Work on Manteca’s key east-street — Yosemite Avenue — has come to a standstill.
PG&E had committed to a timeline to replace a 90-year gas line beneath the street where the pavement needs to be grinded down and removed to eliminate a pitch that has started to create issues after decades of simply overlaying the street. PG&E crews did not show up this week as they promised to do. City officials said PG&E has not indicated how long it will be until they get around to the work in Manteca.
The partial street closure was expected to last through the end of this month. PG&E not honoring its commitment — something Public Works Director Mark Houghton noted PG&E has done a number of times this year on city projects — is likely to stretch the restricted street movements well into October.

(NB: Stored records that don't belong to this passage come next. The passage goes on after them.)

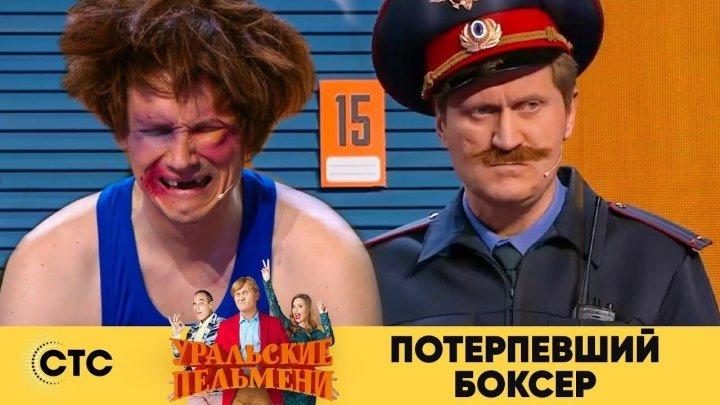 Потерпевший боксер - Уральские пельмени (2018)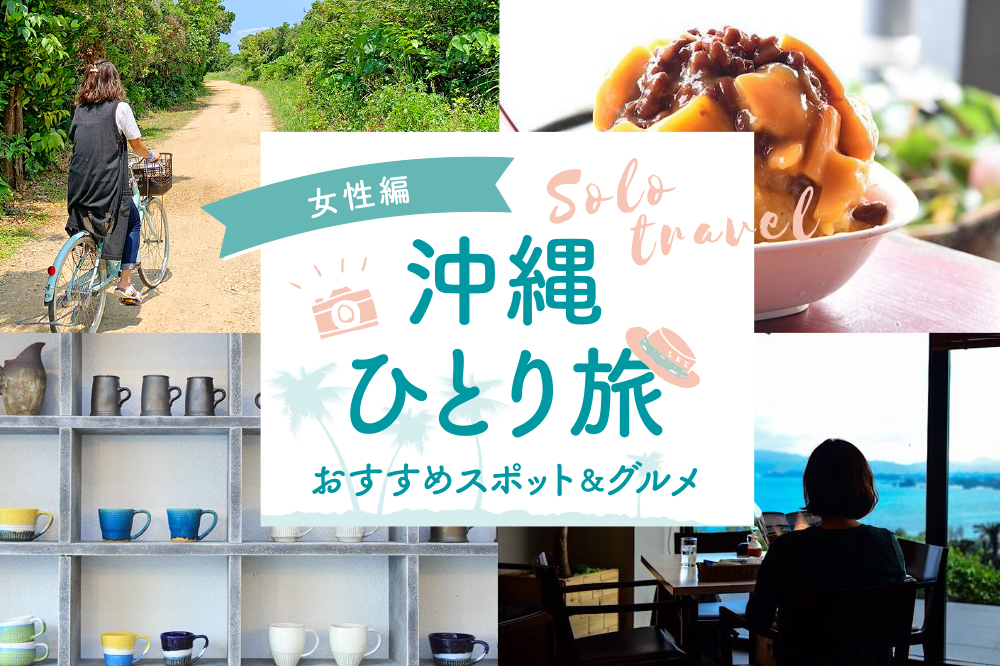【女性編】沖縄ひとり旅!おすすめスポット&グルメ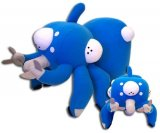 Ghost in the Shell 12'' Tachikoma Plush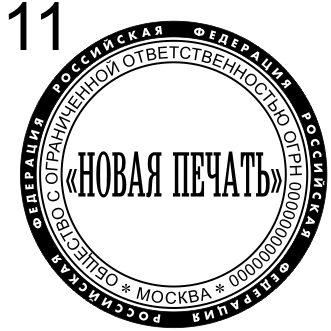 Печать для компании: вариант 11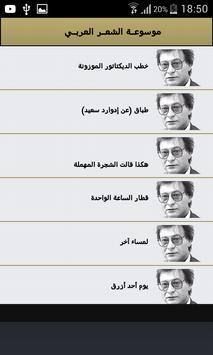 موسوعة الشعر العربي screenshot 1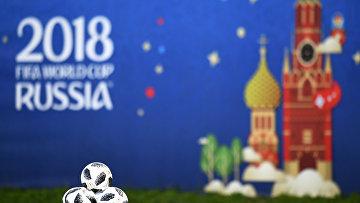 Во время тренировки игроков сборной Ирана перед матчами чемпионата мира по футболу 2018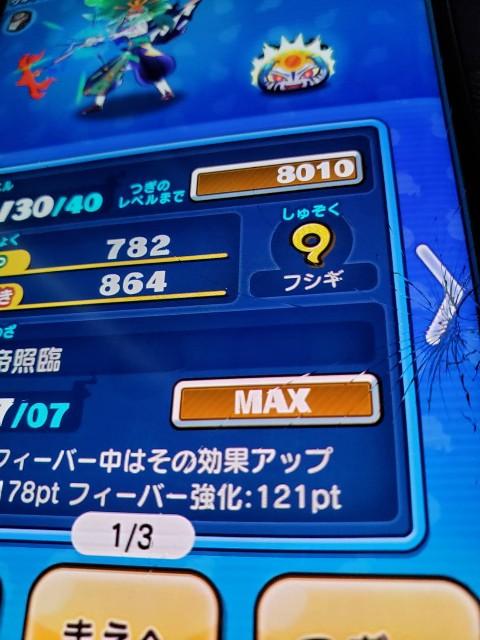 f:id:haruhiko1112:20200810221230j:plain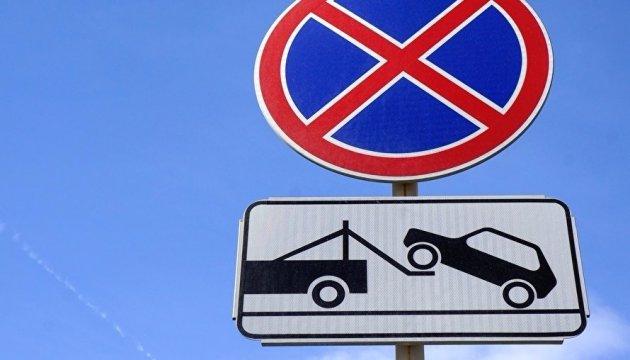 Паркування заборонять майже на 70 вулицях Києва
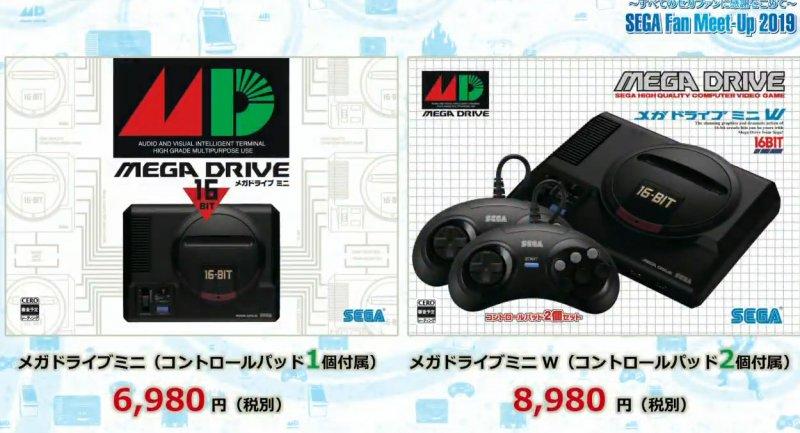 Mega Drive Mini 3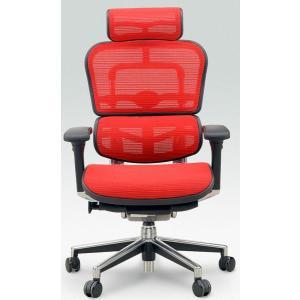 エルゴヒューマンベーシック ハイブリッド ハイバック  EH-HAM|furniture-direct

Houghton said he was dismayed driving to work Thursday morning on Yosemite Avenue to see the congestion with more than half the road blocked off with no sign of work being done.

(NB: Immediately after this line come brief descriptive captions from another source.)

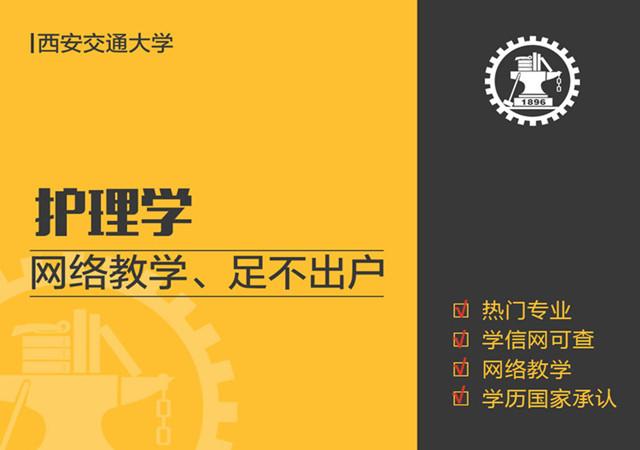 重庆医科大学护理专业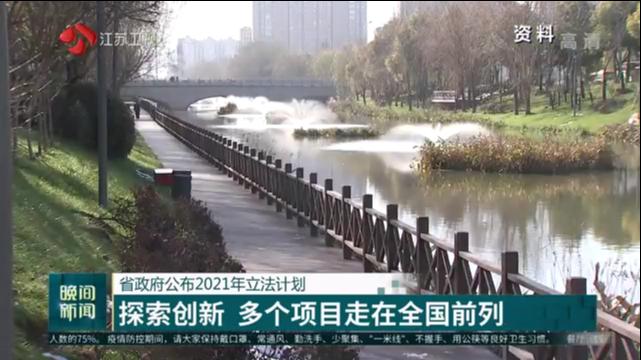 江苏省政府公布2021年立法计划 探索创新 多个项目走在全国前列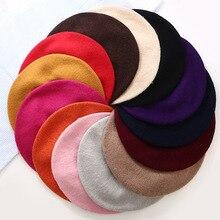 Зимний теплый берет из искусственной шерсти для женщин и девочек, Шапка-бини с французским художником, шапка красного, черного, фиолетового, бежевого, оранжевого цвета, Kawaii, теплые шапки с плоским верхом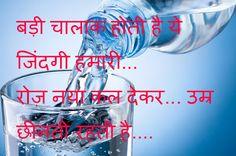 Images hi images shayari 2016: Romantic Shayari SMS in Hindi font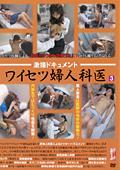 ワイセツ婦人科医3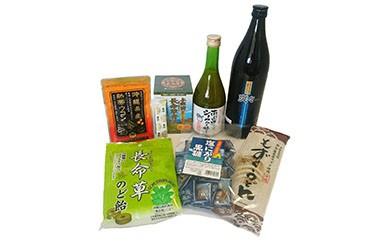 沖縄健康食品詰合せがんじゅうセット全7品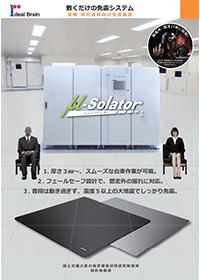 敷くだけの床免震装置 ミューソレーター 【μ-Solator】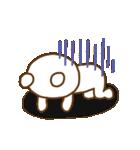 しろくまさん☆ほのぼのスタンプ 2(個別スタンプ:34)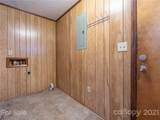 224 Forney Avenue - Photo 26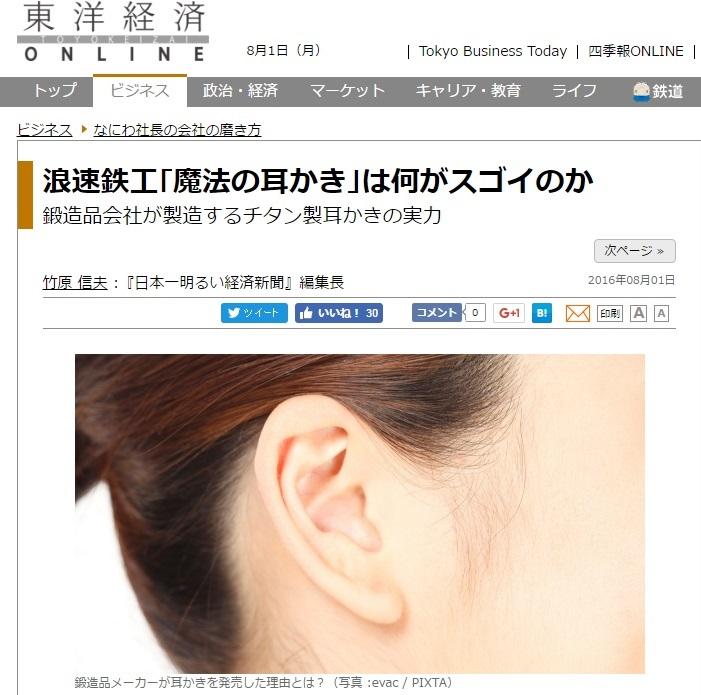 本日 東洋経済オンラインに掲載していただきました。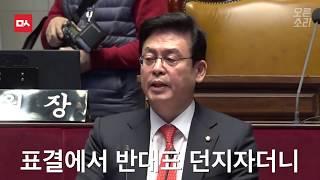 자유한국당 뻘짓에 빡친 기자들 리얼한 욕설 (제1야당 우왕좌왕 하루 투쟁기)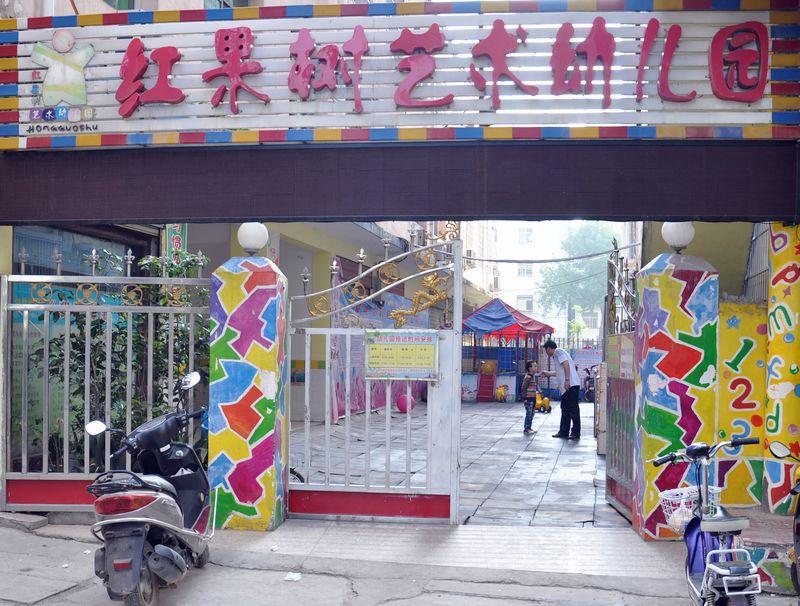 红果树艺术幼儿园春游中国西峡恐龙园[组图]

Houghton indicated he will be meeting with the construction team in charge of the project after a number of motorists complained the traffic signals on Yosemite at the intersections with Powers and Fremont avenue that are now going through their full cycles as sensors imbedded on pavement are useless with the traffic shift. More than a few motorists believe the traffic flow would be better off with the two intersections having all approaches with flashing red light to make it into a four-way stop. Houghton said he will bring up the suggestion that the signals might be better off in terms of traffic flow set in de facto four-way stop mode.
“Teichert (the contractor) believed keeping the signals on was the best way to keep traffic moving,” Houghton said.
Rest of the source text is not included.